### [SHORT PROBLEM]
Can you copy every line of the material below word for word, leaving out the picture?

### [ENTRIES SUPPLIED]
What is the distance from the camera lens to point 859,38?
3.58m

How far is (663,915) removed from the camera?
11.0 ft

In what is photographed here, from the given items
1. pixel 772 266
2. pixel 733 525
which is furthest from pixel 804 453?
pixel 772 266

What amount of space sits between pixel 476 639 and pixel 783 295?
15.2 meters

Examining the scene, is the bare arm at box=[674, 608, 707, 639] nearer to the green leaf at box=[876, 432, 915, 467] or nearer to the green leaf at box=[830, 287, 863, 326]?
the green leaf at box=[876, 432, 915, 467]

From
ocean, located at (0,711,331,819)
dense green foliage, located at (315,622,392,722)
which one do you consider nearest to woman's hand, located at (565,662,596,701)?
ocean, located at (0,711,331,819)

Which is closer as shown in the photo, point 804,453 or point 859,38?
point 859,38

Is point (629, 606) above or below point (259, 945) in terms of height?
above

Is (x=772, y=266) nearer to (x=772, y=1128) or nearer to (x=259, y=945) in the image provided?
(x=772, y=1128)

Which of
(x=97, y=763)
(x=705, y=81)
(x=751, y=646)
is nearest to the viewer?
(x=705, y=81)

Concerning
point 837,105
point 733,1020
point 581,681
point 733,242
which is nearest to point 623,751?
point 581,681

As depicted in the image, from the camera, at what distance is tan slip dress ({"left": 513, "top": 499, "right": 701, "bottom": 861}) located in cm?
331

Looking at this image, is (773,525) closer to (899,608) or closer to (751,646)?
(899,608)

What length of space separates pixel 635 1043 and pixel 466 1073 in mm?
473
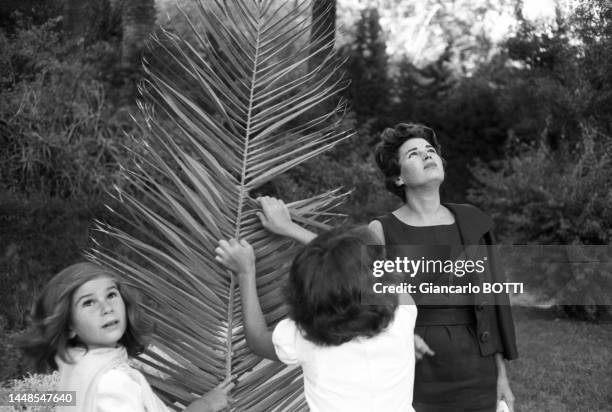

### [SOLVED PROBLEM]
What is the distance from the camera lens to point 859,38?
3.58m

How far is (663,915) removed from the camera?
11.0 ft

In what is photographed here, from the given items
1. pixel 772 266
2. pixel 733 525
which is furthest from pixel 804 453?
pixel 772 266

What amount of space sits between pixel 476 639 and pixel 783 295?
15.2 meters

Examining the scene, is the bare arm at box=[674, 608, 707, 639] nearer to the green leaf at box=[876, 432, 915, 467] or nearer to the green leaf at box=[830, 287, 863, 326]?
the green leaf at box=[876, 432, 915, 467]

From
ocean, located at (0,711,331,819)
dense green foliage, located at (315,622,392,722)
which one do you consider nearest to woman's hand, located at (565,662,596,701)?
ocean, located at (0,711,331,819)

Which is closer as shown in the photo, point 804,453 or point 859,38?
point 859,38

Is point (629, 606) above or below point (259, 945) in terms of height?
above

Is (x=772, y=266) nearer to (x=772, y=1128) or nearer to (x=259, y=945) in the image provided?
(x=772, y=1128)

Which of
(x=97, y=763)
(x=705, y=81)
(x=751, y=646)
is nearest to the viewer?
(x=705, y=81)

Concerning
point 837,105
point 733,1020
point 581,681
point 733,242
which is nearest to point 623,751?
point 581,681

As depicted in the image, from the camera, at what distance is tan slip dress ({"left": 513, "top": 499, "right": 701, "bottom": 861}) located in cm?
331

Looking at this image, is (773,525) closer to (899,608) or closer to (751,646)?
(899,608)

What length of space separates pixel 635 1043 and pixel 466 1073 in mm?
473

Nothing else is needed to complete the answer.